O petróleo é um caso parecido. Os governos Temer e Bolsonaro abriram mão de parte relevante da receita de tributos sobre exportação de petróleo em favor das multinacionais. Perdemos bilhões de dólares. Só recentemente, com a mudança de governo, Fernando Haddad propôs aumentar esse tributo. É um bom começo. Mas creio que não basta. Pode ser mais efetivo, se viabilizado no âmbito de um acordo sobre “emendas parlamentares” na forma adiante.

Minha sugestão é que o ICMS seja partilhado pelos três níveis de governo, e que incida sobre as exportações tanto do agronegócio quanto do petróleo cru e da mineração, em montante suficiente para financiar de forma equilibrada os orçamentos públicos, com alíquota distribuída igualmente entre União, Estados e Municípios.  Essas alíquotas, para facilitar a aprovação da reforma, seriam vinculados a “emendas parlamentares” federais, e o outro tanto a “emendas parlamentares” aprovadas nas assembleias legislativas.

 Isso, embora não resolva a questão moral da destinação das emendas, resolve, em parte, ao menos a questão de suas fontes, que se tornariam institucionalizadas. E isso é bom para a democracia. É que, atualmente, não há controle real sobre doação de empresários para financiamento de campanhas eleitorais, colocando alguns candidatos em situação privilegiada em relação a outros, e mais sujeitos a cooptação por parte de magnatas das classes dominantes, que hoje controlam o Congresso. Para complementar a reforma, e uma vez concentrada a arrecadação estadual e federal nas linhas de produtos mencionadas, os bens e serviços de consumo popular e da classe média deveriam ficar isentos de ICMS.

Já os tributos federais seriam ajustados a esse esquema, e alguns deles poderiam desaparecer,  simplificando o processo tributário. Já o agronegócio, que desempenha papel estratégico na formação de reservas da economia, tem suficiente renda para arcar com esse custo tributário maior.

· · · · ·

▶ **Instrução A**: Transcreva do texto fornecido o trecho que começa com as palavras que contêm “Isso, embora não” e termina em “isentos de ICMS.”.
▶ **Instrução B**:
Responda, com base no texto fornecido:
(i) Quem propôs aumentar o tributo sobre a exportação de petróleo?
(ii) Entre quais níveis de governo o ICMS seria partilhado?
(iii) Que bens e serviços deveriam ficar isentos de ICMS?

▶ **Conjunto de dados**:
· · · · ·

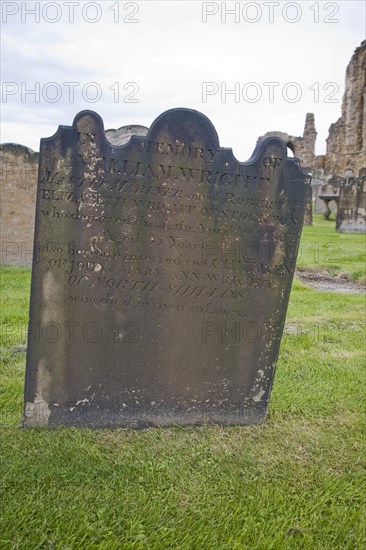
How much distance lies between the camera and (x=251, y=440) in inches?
128

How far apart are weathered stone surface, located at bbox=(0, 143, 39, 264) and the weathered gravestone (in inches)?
226

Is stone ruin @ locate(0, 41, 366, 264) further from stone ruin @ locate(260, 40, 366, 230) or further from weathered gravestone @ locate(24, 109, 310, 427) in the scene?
weathered gravestone @ locate(24, 109, 310, 427)

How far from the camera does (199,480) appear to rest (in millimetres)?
2730

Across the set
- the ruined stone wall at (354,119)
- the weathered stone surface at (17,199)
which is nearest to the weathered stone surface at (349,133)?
the ruined stone wall at (354,119)

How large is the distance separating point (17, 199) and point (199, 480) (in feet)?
23.3

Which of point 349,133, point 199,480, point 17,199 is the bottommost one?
point 199,480

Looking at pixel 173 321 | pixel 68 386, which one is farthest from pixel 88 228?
pixel 68 386

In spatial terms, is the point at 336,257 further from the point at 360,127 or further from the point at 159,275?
the point at 360,127

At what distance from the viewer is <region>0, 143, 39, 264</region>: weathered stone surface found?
8.30 meters

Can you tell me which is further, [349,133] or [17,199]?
[349,133]

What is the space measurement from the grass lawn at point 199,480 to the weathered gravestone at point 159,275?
10.5 inches

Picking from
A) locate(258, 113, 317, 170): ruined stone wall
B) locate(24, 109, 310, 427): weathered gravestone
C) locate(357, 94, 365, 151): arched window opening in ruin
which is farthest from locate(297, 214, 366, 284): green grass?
locate(258, 113, 317, 170): ruined stone wall

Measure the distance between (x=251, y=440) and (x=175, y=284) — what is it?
119 centimetres

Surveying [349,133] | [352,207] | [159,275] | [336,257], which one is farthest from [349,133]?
[159,275]
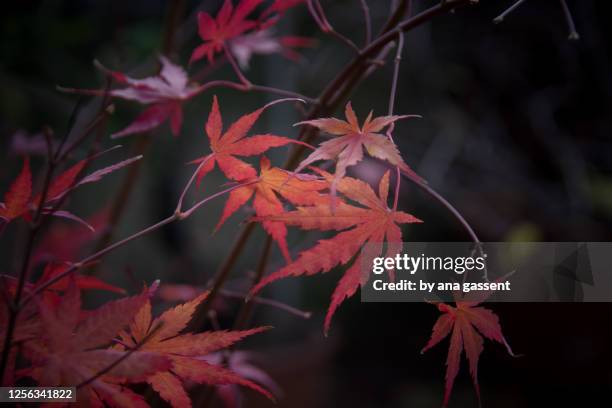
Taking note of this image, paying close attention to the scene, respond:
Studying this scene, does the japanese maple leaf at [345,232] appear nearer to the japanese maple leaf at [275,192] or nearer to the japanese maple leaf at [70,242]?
the japanese maple leaf at [275,192]

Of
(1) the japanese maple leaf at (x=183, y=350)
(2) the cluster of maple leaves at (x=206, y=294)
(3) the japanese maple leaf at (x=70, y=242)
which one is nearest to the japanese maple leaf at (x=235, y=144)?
(2) the cluster of maple leaves at (x=206, y=294)

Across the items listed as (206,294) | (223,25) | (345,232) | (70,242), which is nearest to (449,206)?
(345,232)

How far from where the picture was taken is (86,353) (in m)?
0.34

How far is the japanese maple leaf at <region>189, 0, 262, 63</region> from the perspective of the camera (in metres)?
0.51

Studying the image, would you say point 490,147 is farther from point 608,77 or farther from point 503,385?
point 503,385

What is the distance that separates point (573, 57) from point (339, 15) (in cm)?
73

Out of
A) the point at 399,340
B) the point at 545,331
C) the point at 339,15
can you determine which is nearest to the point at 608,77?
the point at 545,331

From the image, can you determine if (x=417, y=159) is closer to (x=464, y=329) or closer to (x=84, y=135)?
(x=464, y=329)

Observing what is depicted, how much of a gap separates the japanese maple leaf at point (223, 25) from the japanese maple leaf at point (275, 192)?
163mm

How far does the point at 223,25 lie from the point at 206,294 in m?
0.31

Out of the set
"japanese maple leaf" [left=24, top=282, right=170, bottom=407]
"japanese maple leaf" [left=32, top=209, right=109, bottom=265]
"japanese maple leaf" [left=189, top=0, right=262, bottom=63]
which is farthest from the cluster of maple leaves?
"japanese maple leaf" [left=32, top=209, right=109, bottom=265]

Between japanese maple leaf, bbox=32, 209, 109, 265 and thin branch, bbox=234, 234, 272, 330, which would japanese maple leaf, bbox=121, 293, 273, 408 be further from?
japanese maple leaf, bbox=32, 209, 109, 265

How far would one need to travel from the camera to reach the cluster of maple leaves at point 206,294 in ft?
1.11

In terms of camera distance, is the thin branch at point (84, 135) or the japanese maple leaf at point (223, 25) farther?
the japanese maple leaf at point (223, 25)
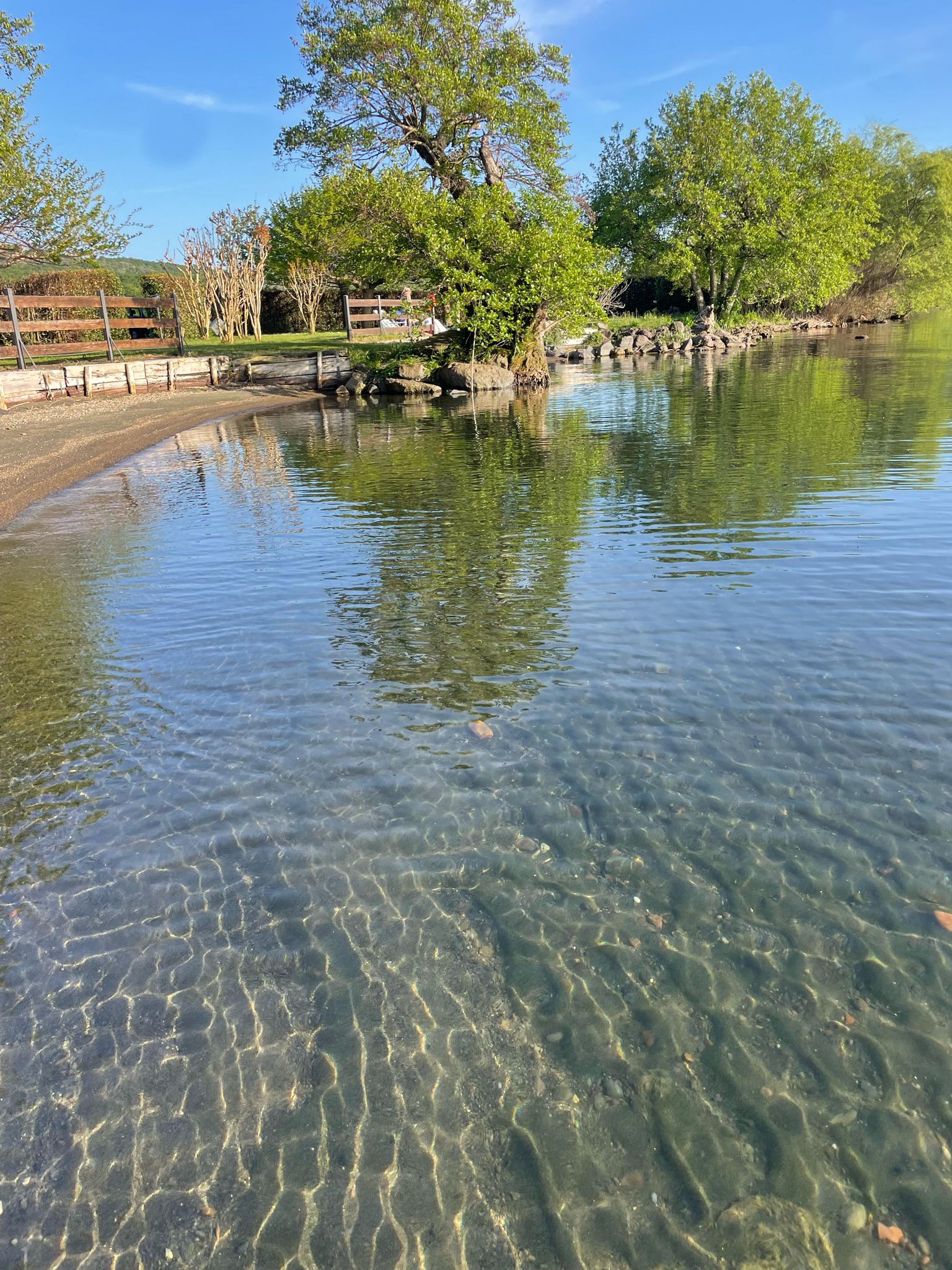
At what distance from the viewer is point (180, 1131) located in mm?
3045

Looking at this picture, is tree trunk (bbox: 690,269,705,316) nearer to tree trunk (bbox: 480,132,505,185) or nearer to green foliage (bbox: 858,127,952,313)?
green foliage (bbox: 858,127,952,313)

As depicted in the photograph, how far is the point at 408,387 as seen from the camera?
3188cm

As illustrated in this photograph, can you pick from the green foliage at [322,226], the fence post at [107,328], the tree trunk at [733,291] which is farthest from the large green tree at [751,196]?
the fence post at [107,328]

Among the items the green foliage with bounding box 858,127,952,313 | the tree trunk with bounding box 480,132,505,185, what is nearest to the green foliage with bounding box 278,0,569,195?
the tree trunk with bounding box 480,132,505,185

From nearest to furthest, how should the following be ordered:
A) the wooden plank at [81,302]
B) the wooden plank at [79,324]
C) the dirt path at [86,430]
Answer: the dirt path at [86,430] → the wooden plank at [79,324] → the wooden plank at [81,302]

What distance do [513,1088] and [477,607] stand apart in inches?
208

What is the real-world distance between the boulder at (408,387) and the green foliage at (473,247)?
2.73m

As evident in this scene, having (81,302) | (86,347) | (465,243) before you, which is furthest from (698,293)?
(81,302)

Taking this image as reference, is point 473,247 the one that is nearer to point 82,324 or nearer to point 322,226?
point 322,226

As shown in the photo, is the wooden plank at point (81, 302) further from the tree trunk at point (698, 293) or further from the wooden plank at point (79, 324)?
the tree trunk at point (698, 293)

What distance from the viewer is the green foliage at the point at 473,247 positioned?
1063 inches

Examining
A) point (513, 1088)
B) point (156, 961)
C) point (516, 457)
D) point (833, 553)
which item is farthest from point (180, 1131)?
point (516, 457)

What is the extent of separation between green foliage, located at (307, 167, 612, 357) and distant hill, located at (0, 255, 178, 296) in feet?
34.1

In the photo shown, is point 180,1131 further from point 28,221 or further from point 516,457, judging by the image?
point 28,221
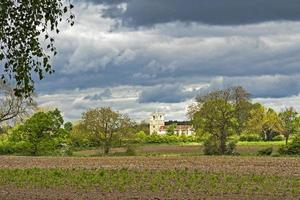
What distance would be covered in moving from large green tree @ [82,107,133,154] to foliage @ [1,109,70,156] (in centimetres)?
964

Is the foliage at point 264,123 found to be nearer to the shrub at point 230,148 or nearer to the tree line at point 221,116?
the tree line at point 221,116

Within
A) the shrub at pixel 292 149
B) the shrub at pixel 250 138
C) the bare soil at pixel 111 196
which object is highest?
the shrub at pixel 250 138

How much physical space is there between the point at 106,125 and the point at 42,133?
1347cm

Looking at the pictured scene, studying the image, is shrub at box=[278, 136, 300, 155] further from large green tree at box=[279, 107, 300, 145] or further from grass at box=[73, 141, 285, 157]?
large green tree at box=[279, 107, 300, 145]

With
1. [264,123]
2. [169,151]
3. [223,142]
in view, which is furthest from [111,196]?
[264,123]

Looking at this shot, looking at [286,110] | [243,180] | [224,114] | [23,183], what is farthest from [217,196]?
[286,110]

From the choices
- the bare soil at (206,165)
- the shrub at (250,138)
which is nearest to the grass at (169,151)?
the bare soil at (206,165)

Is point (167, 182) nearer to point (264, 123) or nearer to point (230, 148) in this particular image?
point (230, 148)

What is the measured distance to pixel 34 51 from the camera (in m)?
14.4

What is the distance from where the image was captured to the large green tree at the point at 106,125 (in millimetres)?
83812

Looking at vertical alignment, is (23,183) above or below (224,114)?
below

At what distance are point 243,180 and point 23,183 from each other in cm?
1154

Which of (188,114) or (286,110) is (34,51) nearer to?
(188,114)

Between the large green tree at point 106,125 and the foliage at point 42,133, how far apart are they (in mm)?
9643
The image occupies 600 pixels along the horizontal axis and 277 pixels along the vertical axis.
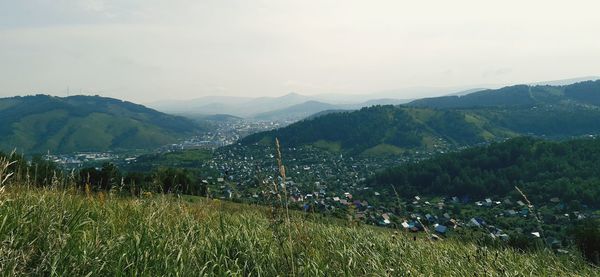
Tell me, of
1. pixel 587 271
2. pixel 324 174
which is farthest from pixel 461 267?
pixel 324 174

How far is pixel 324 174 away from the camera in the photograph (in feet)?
528

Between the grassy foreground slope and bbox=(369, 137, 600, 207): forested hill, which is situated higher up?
the grassy foreground slope

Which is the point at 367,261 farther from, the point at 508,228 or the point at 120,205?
the point at 508,228

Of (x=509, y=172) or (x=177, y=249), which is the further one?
(x=509, y=172)

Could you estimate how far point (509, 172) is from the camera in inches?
5413

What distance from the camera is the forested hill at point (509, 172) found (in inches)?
4524

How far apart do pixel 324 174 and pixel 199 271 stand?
157464 mm

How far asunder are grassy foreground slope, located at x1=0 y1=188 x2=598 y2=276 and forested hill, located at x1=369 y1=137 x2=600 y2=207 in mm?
122972

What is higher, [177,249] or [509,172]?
[177,249]

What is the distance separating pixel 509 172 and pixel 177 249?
152713mm

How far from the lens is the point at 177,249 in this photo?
4.77 m

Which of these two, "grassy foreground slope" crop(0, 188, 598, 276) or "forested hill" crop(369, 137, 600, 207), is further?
"forested hill" crop(369, 137, 600, 207)

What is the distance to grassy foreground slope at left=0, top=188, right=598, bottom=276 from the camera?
4.09 m

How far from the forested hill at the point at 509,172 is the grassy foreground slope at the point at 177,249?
12297cm
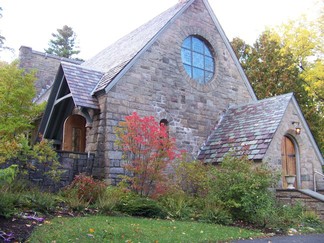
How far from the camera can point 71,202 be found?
8398mm

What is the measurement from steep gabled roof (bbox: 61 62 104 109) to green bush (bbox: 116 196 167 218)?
450 centimetres

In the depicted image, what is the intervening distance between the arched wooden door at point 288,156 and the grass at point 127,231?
6.01 metres

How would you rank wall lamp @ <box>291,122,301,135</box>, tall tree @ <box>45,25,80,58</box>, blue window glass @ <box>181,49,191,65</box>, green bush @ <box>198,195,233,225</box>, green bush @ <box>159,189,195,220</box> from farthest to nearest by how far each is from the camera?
1. tall tree @ <box>45,25,80,58</box>
2. blue window glass @ <box>181,49,191,65</box>
3. wall lamp @ <box>291,122,301,135</box>
4. green bush @ <box>159,189,195,220</box>
5. green bush @ <box>198,195,233,225</box>

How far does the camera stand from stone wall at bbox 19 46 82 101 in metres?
27.0

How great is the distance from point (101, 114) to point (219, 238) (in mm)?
6758

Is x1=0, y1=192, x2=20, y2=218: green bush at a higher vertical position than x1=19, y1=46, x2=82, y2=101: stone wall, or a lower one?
lower

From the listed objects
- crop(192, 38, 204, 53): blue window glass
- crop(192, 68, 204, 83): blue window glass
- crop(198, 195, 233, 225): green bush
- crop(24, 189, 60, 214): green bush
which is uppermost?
crop(192, 38, 204, 53): blue window glass

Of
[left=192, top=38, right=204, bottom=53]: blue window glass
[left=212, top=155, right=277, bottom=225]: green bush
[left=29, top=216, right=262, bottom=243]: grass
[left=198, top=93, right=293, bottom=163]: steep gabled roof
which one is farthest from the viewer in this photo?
[left=192, top=38, right=204, bottom=53]: blue window glass

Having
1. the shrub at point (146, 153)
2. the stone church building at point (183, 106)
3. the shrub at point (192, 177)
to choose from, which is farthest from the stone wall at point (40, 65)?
the shrub at point (192, 177)

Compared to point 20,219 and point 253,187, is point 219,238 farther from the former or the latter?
point 20,219

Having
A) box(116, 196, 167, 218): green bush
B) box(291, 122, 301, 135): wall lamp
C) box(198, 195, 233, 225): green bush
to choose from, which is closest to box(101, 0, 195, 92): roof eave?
box(116, 196, 167, 218): green bush

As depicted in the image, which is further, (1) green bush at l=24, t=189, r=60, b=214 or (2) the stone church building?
(2) the stone church building

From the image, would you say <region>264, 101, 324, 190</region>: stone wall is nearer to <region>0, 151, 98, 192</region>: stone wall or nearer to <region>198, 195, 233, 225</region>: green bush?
<region>198, 195, 233, 225</region>: green bush

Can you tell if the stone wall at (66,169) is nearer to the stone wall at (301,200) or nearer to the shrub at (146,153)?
the shrub at (146,153)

· · · · ·

▶ **Resposta A**:
Isso, embora não resolva a questão moral da destinação das emendas, resolve, em parte, ao menos a questão de suas fontes, que se tornariam institucionalizadas. E isso é bom para a democracia. É que, atualmente, não há controle real sobre doação de empresários para financiamento de campanhas eleitorais, colocando alguns candidatos em situação privilegiada em relação a outros, e mais sujeitos a cooptação por parte de magnatas das classes dominantes, que hoje controlam o Congresso. Para complementar a reforma, e uma vez concentrada a arrecadação estadual e federal nas linhas de produtos mencionadas, os bens e serviços de consumo popular e da classe média deveriam ficar isentos de ICMS.

▶ **Resposta B**:
(i) Fernando Haddad.
(ii) União, Estados e Municípios.
(iii) Os bens e serviços de consumo popular e da classe média.